編集者の言葉
「大きな災害は自然が人類に与えた大いなる教育です。大災害に直面した時、『認識し目覚める』べきで、自分に対して警鐘を鳴らし、天と地に対して謙虚になることです」。新型コロナウィルス感染症(covid-19)の発生以来、證厳法師は、この疫病は警告であり、大自然が与えた「大いなる教育」であると繰り返し言ってきた。
歴史を振り返ると、疫病を治療する人類の能力は大幅に向上している。十四世紀初頭に黒死病がユーラシア大陸から人口の四分の一以上の命を奪った時は、その伝染病を前にして為す術を知らなかった。だが現在、科学者は新型コロナウイルスの遺伝子配列を迅速に解明し、ウィルス検出方法を開発し、また、社会崩壊を回避するために公衆衛生などの対策を迅速に推進している。台湾は半年以上、比較的安全で安定したものだった。
イスラエルの歴史学者ユヴァル・ノア・ハラリ氏はメディアのインタビューに答えて、人類に疫病の流行を抑える「能力」があっても、この能力を適切に使う「智慧」があることを意味している訳ではないと述べた。

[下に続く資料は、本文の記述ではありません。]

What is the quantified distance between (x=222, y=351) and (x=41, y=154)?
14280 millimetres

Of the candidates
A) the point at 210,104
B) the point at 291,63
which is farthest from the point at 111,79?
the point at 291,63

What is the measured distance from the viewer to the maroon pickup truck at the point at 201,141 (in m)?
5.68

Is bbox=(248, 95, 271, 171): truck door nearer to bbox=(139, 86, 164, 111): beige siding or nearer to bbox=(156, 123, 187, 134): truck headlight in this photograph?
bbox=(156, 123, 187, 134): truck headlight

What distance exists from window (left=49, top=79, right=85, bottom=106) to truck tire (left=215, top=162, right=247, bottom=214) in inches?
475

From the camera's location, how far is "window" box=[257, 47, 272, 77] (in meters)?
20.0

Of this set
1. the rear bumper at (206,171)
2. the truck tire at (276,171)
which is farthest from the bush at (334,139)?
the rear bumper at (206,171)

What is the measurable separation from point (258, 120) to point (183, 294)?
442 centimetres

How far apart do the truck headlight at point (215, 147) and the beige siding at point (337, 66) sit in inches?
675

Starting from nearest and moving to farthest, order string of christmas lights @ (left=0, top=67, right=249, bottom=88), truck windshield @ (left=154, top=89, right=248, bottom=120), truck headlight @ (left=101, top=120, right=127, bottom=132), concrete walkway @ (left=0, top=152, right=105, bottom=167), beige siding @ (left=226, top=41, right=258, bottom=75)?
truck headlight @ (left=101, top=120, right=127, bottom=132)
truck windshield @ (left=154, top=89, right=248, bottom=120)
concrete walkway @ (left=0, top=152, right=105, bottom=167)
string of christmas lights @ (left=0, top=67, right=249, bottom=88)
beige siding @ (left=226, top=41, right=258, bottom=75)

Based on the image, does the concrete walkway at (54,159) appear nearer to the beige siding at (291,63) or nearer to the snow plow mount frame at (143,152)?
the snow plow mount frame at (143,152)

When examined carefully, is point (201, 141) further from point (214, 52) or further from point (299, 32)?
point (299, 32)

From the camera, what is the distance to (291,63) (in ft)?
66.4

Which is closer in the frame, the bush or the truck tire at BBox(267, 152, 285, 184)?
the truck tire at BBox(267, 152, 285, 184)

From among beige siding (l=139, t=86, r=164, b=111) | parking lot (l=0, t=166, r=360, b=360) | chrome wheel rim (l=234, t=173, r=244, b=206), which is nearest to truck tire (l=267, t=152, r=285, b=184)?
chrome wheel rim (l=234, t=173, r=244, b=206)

この観点は熟考に値する。国際間の有効な協力態勢が足りなかったために、防疫に抜け穴を作ってしまったことがわかる。個人の自由を提唱する欧米諸国では、疫病予防策を厳格に実施することは困難であり、冬を迎えたこの時期に再び感染拡大という危機に直面している。

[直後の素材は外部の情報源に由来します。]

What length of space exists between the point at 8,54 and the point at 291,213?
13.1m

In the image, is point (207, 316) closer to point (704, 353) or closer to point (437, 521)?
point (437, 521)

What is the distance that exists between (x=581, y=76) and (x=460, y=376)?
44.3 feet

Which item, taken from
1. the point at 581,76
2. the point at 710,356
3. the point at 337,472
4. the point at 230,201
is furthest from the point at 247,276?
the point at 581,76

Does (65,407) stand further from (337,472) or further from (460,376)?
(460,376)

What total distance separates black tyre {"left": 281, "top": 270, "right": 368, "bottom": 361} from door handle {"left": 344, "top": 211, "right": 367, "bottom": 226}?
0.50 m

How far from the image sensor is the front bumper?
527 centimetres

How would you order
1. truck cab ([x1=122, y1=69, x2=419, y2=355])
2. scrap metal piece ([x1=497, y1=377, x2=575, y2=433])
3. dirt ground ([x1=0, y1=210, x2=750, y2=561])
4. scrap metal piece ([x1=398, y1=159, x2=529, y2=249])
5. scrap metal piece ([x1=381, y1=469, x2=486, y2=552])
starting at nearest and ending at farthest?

したがって、疫病は必ずしも致命的な天災ではなく、人災がそれを悪化させているのである。最大の敵はウイルスではなく、制御が難しい人心なのである。
一方、コロナ禍でインターネット技術が際だって重視されているが、技術に頼るあまり人心が自省を欠いた上に正道を踏み外すようになってしまっている。この二年間、世界は鳴り物入りで5Gネットワークの普及が進み、無人化・自動化、AI(人工知能)とビッグデータによって生み出される「知恵の時代」は実現に近づいているが、多くの懸念も生じている。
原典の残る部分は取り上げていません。